Tabellen en grafieken

Wanneer je onderzoek doet maak je vaak gebruik van tabellen en grafieken om je meetgegevens op een overzichtelijke manier te verwerken. Hier vind je aanwijzingen voor het maken van een goede tabel en grafiek.

Tabel

Bij een goede tabel:

  • staat in de 'kop van de tabel' (de bovenste regel) de grootheid en de eenheid. De eenheid staat dan tussen haakjes. Bijvoorbeeld: m (kg) of massa (kg).
  • staan de gegevens of meetwaarden netjes in de tabel, zonder de eenheid erbij.
  • staan er lijnen om de kolommen en regels van de tabel duidelijk te kunnen zien.

Grafiek

Dit zijn de stapjes voor het maken van een goede grafiek:

  • Teken op ruitjespapier (met potlood) een assenstelsel.
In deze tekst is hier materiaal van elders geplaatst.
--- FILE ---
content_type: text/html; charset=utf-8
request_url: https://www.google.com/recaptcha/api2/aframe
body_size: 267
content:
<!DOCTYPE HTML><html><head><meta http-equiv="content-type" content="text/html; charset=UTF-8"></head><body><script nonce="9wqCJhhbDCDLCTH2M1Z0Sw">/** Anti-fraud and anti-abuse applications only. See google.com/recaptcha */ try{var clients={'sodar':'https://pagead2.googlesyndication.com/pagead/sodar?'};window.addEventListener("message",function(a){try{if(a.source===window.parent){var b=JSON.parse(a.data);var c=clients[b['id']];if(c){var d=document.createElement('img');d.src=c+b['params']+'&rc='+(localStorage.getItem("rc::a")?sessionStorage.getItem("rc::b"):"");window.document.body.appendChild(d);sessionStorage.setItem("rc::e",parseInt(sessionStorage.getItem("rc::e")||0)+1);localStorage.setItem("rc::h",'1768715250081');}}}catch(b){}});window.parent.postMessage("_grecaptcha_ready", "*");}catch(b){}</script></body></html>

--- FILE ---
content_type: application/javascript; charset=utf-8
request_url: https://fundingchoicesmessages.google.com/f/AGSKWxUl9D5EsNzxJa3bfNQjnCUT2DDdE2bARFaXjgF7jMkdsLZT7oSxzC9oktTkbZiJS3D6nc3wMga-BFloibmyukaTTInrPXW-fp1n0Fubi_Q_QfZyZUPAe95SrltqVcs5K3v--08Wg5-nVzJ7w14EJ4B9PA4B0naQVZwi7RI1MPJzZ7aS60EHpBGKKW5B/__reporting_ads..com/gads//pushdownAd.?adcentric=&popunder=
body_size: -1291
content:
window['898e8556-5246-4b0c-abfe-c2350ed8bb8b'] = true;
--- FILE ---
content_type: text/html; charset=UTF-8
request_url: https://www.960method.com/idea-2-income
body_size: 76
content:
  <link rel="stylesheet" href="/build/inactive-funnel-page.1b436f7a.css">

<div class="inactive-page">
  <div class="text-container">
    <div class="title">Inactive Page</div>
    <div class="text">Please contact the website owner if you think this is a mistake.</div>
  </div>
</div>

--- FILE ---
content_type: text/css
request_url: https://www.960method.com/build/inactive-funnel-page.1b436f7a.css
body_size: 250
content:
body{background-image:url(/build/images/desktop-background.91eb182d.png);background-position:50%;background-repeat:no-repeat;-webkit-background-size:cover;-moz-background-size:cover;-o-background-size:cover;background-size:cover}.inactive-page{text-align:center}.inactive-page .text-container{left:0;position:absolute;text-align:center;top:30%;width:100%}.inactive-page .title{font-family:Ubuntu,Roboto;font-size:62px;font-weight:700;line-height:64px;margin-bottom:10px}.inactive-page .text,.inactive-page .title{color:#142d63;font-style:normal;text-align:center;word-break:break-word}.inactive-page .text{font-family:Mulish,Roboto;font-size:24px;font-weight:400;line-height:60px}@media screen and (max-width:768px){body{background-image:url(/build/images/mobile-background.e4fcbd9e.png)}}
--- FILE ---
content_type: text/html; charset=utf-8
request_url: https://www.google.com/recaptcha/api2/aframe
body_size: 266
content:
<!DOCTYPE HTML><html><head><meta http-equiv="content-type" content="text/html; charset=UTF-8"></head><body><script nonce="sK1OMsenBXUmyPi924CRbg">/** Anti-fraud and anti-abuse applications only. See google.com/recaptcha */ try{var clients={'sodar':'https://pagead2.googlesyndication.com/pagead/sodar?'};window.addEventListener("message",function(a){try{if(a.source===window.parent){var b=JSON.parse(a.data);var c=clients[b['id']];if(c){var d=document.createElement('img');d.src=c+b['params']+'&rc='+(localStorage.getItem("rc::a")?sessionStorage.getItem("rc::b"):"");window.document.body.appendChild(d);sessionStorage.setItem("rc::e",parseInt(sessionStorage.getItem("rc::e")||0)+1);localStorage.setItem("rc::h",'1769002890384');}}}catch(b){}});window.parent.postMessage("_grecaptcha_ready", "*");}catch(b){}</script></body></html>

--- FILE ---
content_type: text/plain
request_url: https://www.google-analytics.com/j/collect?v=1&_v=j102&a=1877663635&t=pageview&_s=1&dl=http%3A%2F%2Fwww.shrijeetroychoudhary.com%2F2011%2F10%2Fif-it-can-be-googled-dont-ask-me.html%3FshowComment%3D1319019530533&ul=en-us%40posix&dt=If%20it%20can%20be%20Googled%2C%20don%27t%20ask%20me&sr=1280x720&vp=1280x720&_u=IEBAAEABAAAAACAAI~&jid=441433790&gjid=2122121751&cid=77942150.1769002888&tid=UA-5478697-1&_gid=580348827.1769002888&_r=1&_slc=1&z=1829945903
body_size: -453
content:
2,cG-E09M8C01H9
Gebruik daarvoor de volledige breedte van de pagina, en
    minimaal een halve pagina hoog.
  • Zet bij elke as de grootheid en de eenheid, net als in de kop van de tabel.
    Bijvoorbeeld: m (kg) of massa (kg).
  • Zet bij elke as een geschikte schaalverdeling. Zorg ervoor dat:
    - al je metingen in de grafiek passen.
    - elk stapje (of hokje) op je as een rond getal is, bijvoorbeeld 0,1, 0,2, 0,5, 1, 2, 5, 10, 20, 50, enzovoorts.
  • Teken (met potlood) de meetpunten zo nauwkeurig mogelijk in de grafiek, als een kruisje (x).
  • Liggen de punten ongeveer op een rechte lijn? Teken dan (met potlood) met een liniaal een
    rechte lijn tussen de meetpunten door die zo goed mogelijk bij je metingen past.
    (Je mag dus NIET de punten één voor één met elkaar verbinden!)
  • Liggen de punten duidelijk niet op een rechte lijn? Teken dan (met potlood) een vloeiende
    kromme tussen de meetpunten door die zo goed mogelijk bij je metingen past.
    (Je mag dus NIET de punten één voor één met elkaar verbinden!)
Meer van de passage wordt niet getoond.